① 経営成績の状況当連結会計年度におけるわが国経済は、新型コロナウイルス感染症の影響による行動制限が段階的に緩和され、正常な経済活動が戻りつつあります。一方で、世界的な金融引き締め、ウクライナ情勢の長期化による資源価格高騰と物価上昇等、国内外の景気については先行き不透明な状態が続いております。住宅業界におきましては、こどもみらい住宅支援事業等の政府施策により住宅投資を喚起する環境の中、国土交通省発表による全国の新設住宅着工戸数(出典:国土交通省 建築着工統計調査 2022年 年次データ)が、前期比100.4%となりました。当社グループでは新築一戸建の建設を主な事業としており、これに関連する「持家」の新設住宅着工戸数につきましては前期比88.7%、「分譲住宅(一戸建)」の新設住宅着工戸数につきましては同103.5%となっており、「持家」の新設住宅着工戸数が前期比マイナスに転じております。先行きにつきましては、建築資材価格高騰の影響や日銀の金融緩和政策などを注視していく必要があり、依然不透明な状況で推移することが懸念されます。当社グループの地盤である愛知県における新設住宅着工戸数(出典:国土交通省 建築着工統計調査 2022年 年次データ)は、「持家」につきましては前期比89.9%、「分譲住宅(一戸建)」につきましては同105.1%となりました。物価や金利の上昇を受けた消費マインド低下の影響もみられますが、テレワークの浸透など新しい生活様式も広まり、購入しやすい価格帯の戸建住宅を求める傾向もみられます。このような状況のもとで、当社グループは、戸建住宅事業における「注文住宅」×「分譲住宅」×「不動産仲介」のビジネス展開(ワンストップ・プラットフォーム)を推進して、「注文住宅」及び「分譲住宅」で培ったノウハウを相互に利用することで、顧客ニーズに合った戸建住宅の提案を行い、「不動産仲介」においては、戸建住宅に最適な土地情報の収集を行ってまいりました。また、テーマ性を持ったWebサイトやSNSを活用した当社独自のデジタルマーケティングを展開して関心の高い顧客層へ確実に当社グループの情報を到達させるとともに、住宅購入を検討中の潜在層へ幅広くアプローチする効率的な集客体制を強化し、「デザイン」「性能」「価格」の3つの強みを重ね合わせたコストパフォーマンスの高い住宅の商品力により戸建住宅の需要を積極的に取り込みました。さらに、今後の首都圏エリアでの成長を加速させるため、2022年4月に新たな販売活動の拠点として三鷹展示場(東京都三鷹市)と、大型ショールーム「DESIGN GALLERY立川(デザインギャラリー立川)」(東京都立川市)を、2022年9月には小金井・府中展示場(東京都小金井市)を開設し、将来の持続的成長に向けた設備投資を行いました。東海エリアでは、2022年2月に「アールギャラリー栄ショールーム」(名古屋市東区)を拡張移転、その後「DESIGN GALLERY名古屋栄(デザインギャラリー名古屋栄)」へと名称変更し、さらなるシェアアップのため、新たな販売活動の拠点として2022年4月に豊田展示場(愛知県豊田市)、2023年1月に岡崎西展示場(愛知県岡崎市)を開設いたしました。2022年8月からは東海エリアと首都圏エリアで新CMの放映を開始し、認知度向上とブランド力強化を図っております。一方で、ウッドショック、ウクライナ情勢や円安による原材料価格及び資源価格の上昇等の影響により売上総利益が減少しております。また、マーケティング施策や新規出店、人財獲得等への積極的な投資を行った結果、販売費及び一般管理費に関しては、新CM制作・発表に係る費用やWeb広告等の広告宣伝費、住宅展示場等の展開による地代家賃、減価償却費、消耗品費、人件費等が増加しております。

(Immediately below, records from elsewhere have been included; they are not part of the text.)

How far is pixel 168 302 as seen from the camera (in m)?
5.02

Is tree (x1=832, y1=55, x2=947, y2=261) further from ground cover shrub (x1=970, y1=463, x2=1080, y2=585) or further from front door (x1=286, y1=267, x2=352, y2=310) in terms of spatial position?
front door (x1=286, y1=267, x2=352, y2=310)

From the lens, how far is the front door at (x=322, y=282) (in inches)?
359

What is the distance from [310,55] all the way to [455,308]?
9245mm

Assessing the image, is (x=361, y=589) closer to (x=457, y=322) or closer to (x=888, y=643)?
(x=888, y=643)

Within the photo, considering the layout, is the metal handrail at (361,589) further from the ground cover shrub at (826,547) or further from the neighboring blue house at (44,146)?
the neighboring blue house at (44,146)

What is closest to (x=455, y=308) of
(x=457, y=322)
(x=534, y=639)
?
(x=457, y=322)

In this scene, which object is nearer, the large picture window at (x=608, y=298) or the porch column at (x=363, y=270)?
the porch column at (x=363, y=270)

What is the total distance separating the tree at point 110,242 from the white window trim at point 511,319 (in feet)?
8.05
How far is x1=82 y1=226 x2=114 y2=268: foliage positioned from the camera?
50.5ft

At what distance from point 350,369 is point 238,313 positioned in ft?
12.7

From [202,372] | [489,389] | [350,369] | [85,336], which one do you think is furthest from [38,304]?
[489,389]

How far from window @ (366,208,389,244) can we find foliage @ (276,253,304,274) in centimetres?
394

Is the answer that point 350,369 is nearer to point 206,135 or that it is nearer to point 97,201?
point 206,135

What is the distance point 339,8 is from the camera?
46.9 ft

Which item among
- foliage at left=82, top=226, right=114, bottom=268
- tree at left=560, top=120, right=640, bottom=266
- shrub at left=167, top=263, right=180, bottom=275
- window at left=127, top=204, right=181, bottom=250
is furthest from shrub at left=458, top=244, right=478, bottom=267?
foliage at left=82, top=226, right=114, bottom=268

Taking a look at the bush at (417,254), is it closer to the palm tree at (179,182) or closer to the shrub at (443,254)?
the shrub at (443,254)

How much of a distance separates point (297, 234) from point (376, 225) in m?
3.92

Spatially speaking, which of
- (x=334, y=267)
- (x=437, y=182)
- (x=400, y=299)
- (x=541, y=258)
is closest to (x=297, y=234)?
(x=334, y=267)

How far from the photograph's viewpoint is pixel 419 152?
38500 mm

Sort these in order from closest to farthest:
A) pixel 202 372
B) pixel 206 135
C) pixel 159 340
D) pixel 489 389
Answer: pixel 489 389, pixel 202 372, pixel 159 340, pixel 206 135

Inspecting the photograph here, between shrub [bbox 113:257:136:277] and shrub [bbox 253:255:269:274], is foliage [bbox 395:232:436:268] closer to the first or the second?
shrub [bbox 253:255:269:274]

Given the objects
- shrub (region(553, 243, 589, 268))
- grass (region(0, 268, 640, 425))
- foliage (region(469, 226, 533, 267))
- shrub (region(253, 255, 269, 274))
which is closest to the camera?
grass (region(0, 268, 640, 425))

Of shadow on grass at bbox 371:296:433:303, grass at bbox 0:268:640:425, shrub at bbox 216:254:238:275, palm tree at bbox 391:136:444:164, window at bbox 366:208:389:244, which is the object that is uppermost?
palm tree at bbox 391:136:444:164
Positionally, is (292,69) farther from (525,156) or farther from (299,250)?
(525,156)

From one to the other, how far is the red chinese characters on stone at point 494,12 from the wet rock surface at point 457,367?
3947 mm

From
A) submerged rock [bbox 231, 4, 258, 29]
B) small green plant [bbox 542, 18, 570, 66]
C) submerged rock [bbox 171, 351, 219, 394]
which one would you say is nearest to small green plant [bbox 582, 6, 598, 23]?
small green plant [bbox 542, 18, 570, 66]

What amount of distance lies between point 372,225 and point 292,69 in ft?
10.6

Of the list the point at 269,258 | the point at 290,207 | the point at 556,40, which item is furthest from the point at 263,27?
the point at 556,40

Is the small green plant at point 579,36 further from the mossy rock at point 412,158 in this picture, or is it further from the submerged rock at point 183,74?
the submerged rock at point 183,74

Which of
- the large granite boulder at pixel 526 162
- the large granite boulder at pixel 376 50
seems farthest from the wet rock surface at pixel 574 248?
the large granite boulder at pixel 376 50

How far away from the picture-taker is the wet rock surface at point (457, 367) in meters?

以上の結果、当連結会計年度における売上高は31,244,945千円(前期比11.4%増)、営業利益は692,411千円(前期比54.4%減)、経常利益は506,284千円(前期比63.4%減)、親会社株主に帰属する当期純利益は327,258千円(前期比65.9%減)となりました。なお、「収益認識に関する会計基準」(企業会計基準第29号 2020年3月31日。以下「収益認識会計基準」という。)等の適用により、売上高は80,452千円減少し、営業利益及び経常利益はそれぞれ13,100千円減少しております。セグメントごとの経営成績は次のとおりであります。
(戸建住宅事業)戸建住宅事業につきましては、愛知県及び首都圏エリアの中心である東京都における新設住宅着工戸数(出典:国土交通省 建築着工統計調査 2022年1月から12月までの各月次データ、当社にて累計値を算出)は、「分譲住宅 (一戸建)」につきましてはプラスとなっておりますが、「持家」につきましてはマイナスとなっており、弱含みの状態で推移しております。こうした中、注文住宅につきましては、ウッドショック、ウクライナ情勢や円安による原材料価格上昇の影響を受けたものの、独自のデジタルマーケティングにより集客につなげ、ブランド力の向上に伴う営業現場での徹底した適正価格での提供により販売棟数を維持しております。なお、注文住宅の請負工事につきましては、契約の締結から着工・竣工までが通常長期間に及ぶため、住宅展示場の開設が売上実績に反映されるまでタイムラグが生じることになります。分譲住宅につきましては、「分譲住宅(一戸建)」の新設住宅着工戸数は2022年1月から12月の累計で愛知県において前期比105.1%、東京都において前期比102.8%となっており、顧客ニーズを捉えた土地の仕入れを行うとともに、テレワークの定着など価値観や消費行動が変わり、住宅環境における快適性を求める傾向が強まった結果、分譲住宅の販売棟数が増加し、売上高は順調に推移いたしました。一方で、費用面につきましては、さらなる事業拡大に向けた積極的な投資を行った結果、新CM制作・発表に係る費用やWeb広告等活用による広告宣伝費、住宅展示場新設等の拠点に関わる費用、積極的な採用の継続により人件費が増加いたしました。この結果、売上高は30,473,930千円(前期比11.3%増)、セグメント利益は1,643,952千円(前期比30.0%減)となりました。
(中古再生・収益不動産事業)中古再生・収益不動産事業につきましては、中古住宅・収益不動産物件の売却及び賃料であり、収益不動産物件の売却収入の増加により、売上高は726,600千円(前期比12.1%増)、セグメント利益は56,657千円(前期比24.5%減)となりました。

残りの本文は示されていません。